“REMARKS”

A Special Feature: Modernism

Editorial Introduction

by
Jacob Schepers

Why modernism? And why now?

For everything that literary modernism meant, means, and might mean, Sara and I were primarily interested in exploring how critical-adjacent essayistic writing might take shape within ballast’s contemporary online venue and context. Yes, when settling on our name for this venture three (!) years ago, it wasn’t lost on either of us that ballast shared a certain lineage with the little magazines circulating in the modernist era–Wyndham Lewis and the Vorticist’s BLAST perhaps the most readymade nomenclature to ballast itself. While we disavow the nationalist, militant, and mercenary impulses of that publication, I for one can get behind BLAST’s manifesto to deem things to be “cursed,” “blessed,” and “blasted” in the aesthetic sense insofar as critical labels can and should transcend easy objective categorization and classist sensibilities among the low-, middle-, and high-brow.

In that spirit, we’re excited to taxi our first “REMARKS” special feature onto ballast 3.4’s runway. Our two essays, Daniel Barbiero’s deep dive into André Breton’s “exilic” period(s) and Robert Savino Oventile’s expansive inquiry into the thresholds at work in Hart Crane’s White Buildings, serve as phenomenal entries for this new foray for us, and I thank them for their trust in us and for their willingness to participate and in this editorial subventure.

I’ll let the essays speak for themselves, but I will take a brief moment to highlight the need for such long views in our present times.
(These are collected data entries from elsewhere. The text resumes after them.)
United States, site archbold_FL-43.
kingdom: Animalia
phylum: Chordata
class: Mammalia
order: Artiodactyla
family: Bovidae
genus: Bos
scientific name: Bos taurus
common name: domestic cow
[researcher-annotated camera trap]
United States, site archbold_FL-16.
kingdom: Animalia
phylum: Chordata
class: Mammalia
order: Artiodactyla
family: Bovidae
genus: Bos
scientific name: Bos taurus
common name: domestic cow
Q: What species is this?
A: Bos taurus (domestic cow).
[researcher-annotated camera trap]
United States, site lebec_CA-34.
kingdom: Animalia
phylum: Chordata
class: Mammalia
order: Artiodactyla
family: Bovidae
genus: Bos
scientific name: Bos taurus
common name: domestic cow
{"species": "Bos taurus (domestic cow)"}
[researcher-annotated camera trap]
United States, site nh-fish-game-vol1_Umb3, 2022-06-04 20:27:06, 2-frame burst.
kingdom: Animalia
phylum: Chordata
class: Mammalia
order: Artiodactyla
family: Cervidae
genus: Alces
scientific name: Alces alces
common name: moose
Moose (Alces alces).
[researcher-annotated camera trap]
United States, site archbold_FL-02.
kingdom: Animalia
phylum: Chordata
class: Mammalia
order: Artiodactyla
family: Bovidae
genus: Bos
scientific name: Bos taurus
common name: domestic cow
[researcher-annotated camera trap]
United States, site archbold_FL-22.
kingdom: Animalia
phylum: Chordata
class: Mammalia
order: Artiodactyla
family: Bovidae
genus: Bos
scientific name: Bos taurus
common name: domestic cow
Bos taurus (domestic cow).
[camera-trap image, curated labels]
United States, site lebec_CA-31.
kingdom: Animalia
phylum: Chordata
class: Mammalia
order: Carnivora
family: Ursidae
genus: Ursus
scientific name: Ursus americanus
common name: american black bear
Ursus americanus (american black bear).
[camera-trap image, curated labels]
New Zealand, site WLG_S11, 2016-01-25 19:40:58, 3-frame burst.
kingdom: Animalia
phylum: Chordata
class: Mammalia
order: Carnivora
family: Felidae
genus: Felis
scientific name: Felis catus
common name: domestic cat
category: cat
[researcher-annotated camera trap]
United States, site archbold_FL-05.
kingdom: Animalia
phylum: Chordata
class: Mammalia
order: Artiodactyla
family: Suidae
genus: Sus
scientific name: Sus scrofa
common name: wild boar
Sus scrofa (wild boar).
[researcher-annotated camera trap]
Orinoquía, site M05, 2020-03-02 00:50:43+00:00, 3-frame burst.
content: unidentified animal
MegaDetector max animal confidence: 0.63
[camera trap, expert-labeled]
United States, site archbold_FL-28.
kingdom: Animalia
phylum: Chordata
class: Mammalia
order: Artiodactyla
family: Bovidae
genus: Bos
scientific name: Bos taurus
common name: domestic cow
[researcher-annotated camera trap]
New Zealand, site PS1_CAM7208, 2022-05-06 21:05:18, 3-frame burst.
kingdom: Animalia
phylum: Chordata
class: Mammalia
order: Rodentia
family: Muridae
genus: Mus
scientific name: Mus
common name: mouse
A small grace in our uncertain and weary moment, but I was happy for the chance to revisit Hart Crane’s “Chaplinesque” with Oventile jogging my memory; I’ll sign off with that poem’s two opening stanzas.

We make our meek adjustments,
Contented with such random consolations
As the wind deposits
In slithered and too ample pockets.

For we can still love the world, who find
A famished kitten on the step, and know
Recesses for it from the fury of the street,
Or warm torn elbow coverts.

(Hart Crane, “Chaplinesque” lines 1-8)

Take care of yourselves and one another. And thanks for reading.

–Jacob Schepers, for ballast

Jacob Schepers co-edits ballast with Sara Judy.